Why learn programming? There are several answers to that. Computers are ubiquitous—your car, your mp3 player, the orbiting satellites which provide us with the ability to communicate and the automatic coffee maker all use a computer of some sort. Andcomputers require programming to function. Knowing how to program provides us with a bit of insight into how our world functions. And the less mysterious our world is the more comfortable we will be in it.
Apart from the use of computers which are hidden from general view in the car or the coffee maker, depending on our particular profession, many of us will use computers directly in our professional lives. Whether we are a musician expressing ourselves through electronic compositions, an accountant doing the mysterious things accountants do, or an engineer trying to design a widget, we will end up using programs. Even if the programs you use were written by someone else, you will find when you try and use these programs for any complicated tasks you will go through a process suspiciously like programming. Albeit one which uses constructs that are specific to the profession or application.
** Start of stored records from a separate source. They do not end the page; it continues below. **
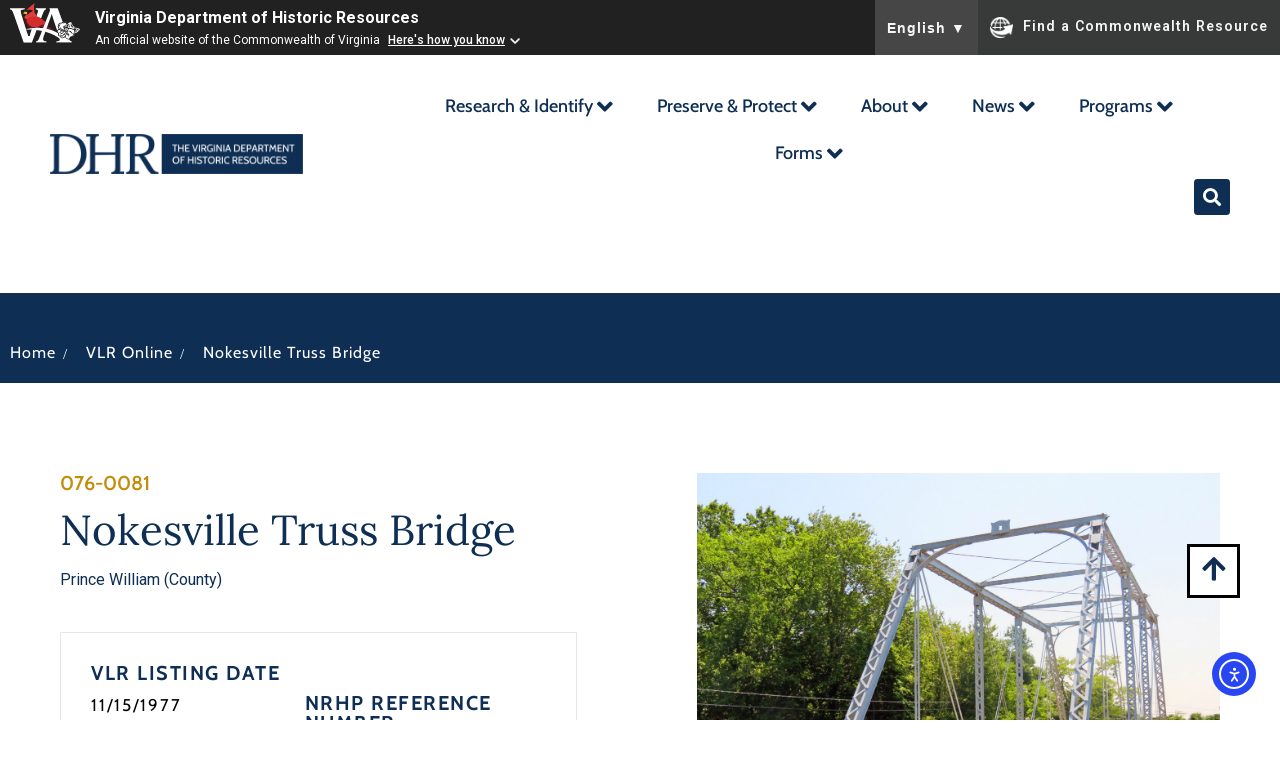

--- FILE ---
content_type: image/svg+xml
request_url: https://www.dhr.virginia.gov/wp-content/uploads/2023/03/horizontal_logo_fullcolorblue_rgb.svg
body_size: 22891
content:
<svg xmlns="http://www.w3.org/2000/svg" xmlns:xlink="http://www.w3.org/1999/xlink" width="253" height="40" viewBox="0 0 253 40"><defs><pattern id="a" preserveAspectRatio="none" width="100%" height="100%" viewBox="0 0 1176 186"><image width="1176" height="186" xlink:href="[data-uri]"></image></pattern></defs><rect width="253" height="40" fill="url(#a)"></rect></svg>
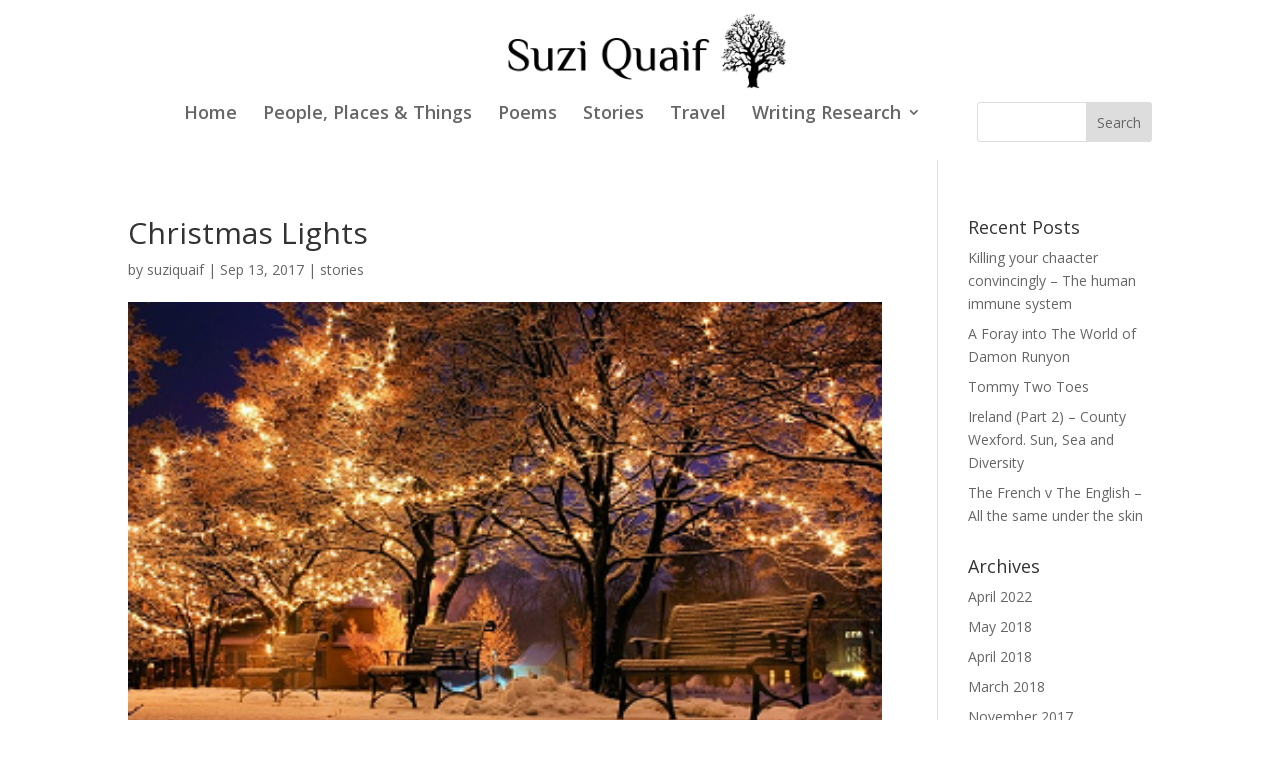

--- FILE ---
content_type: application/javascript
request_url: https://suziquaif.co.uk/wp-content/uploads/wtfdivi/wp_footer.js?ver=1498130839
body_size: 41
content:
jQuery('#footer-info').html("Website by: <a href=\"http:\/\/www.pennineitservices.com\/web-design\">Pennine IT Services<font color=\"ffffff\"><\/a>");jQuery(function($){});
Learning how to program is a very good way of learning how to solve problems. A program is written to solve a problem or accomplish a task. To write a successful program one has to be able to analyze the problem or task, and then synthesize the solution in the form of a program. Analysis and Synthesis are two essential aspects of problem solving. Analysis involves the breaking down of a problem into its components, while synthesis involves bring together components to make a whole. Programming initially looks like an exercise in synthesis: we put together commands and modules to perform a task. However, if we look closer, we find that programming at its heart is also an exercise in analysis.We write programs to solve problems or to achieve an objective. To understand the problem or the objective we have to first analyze it.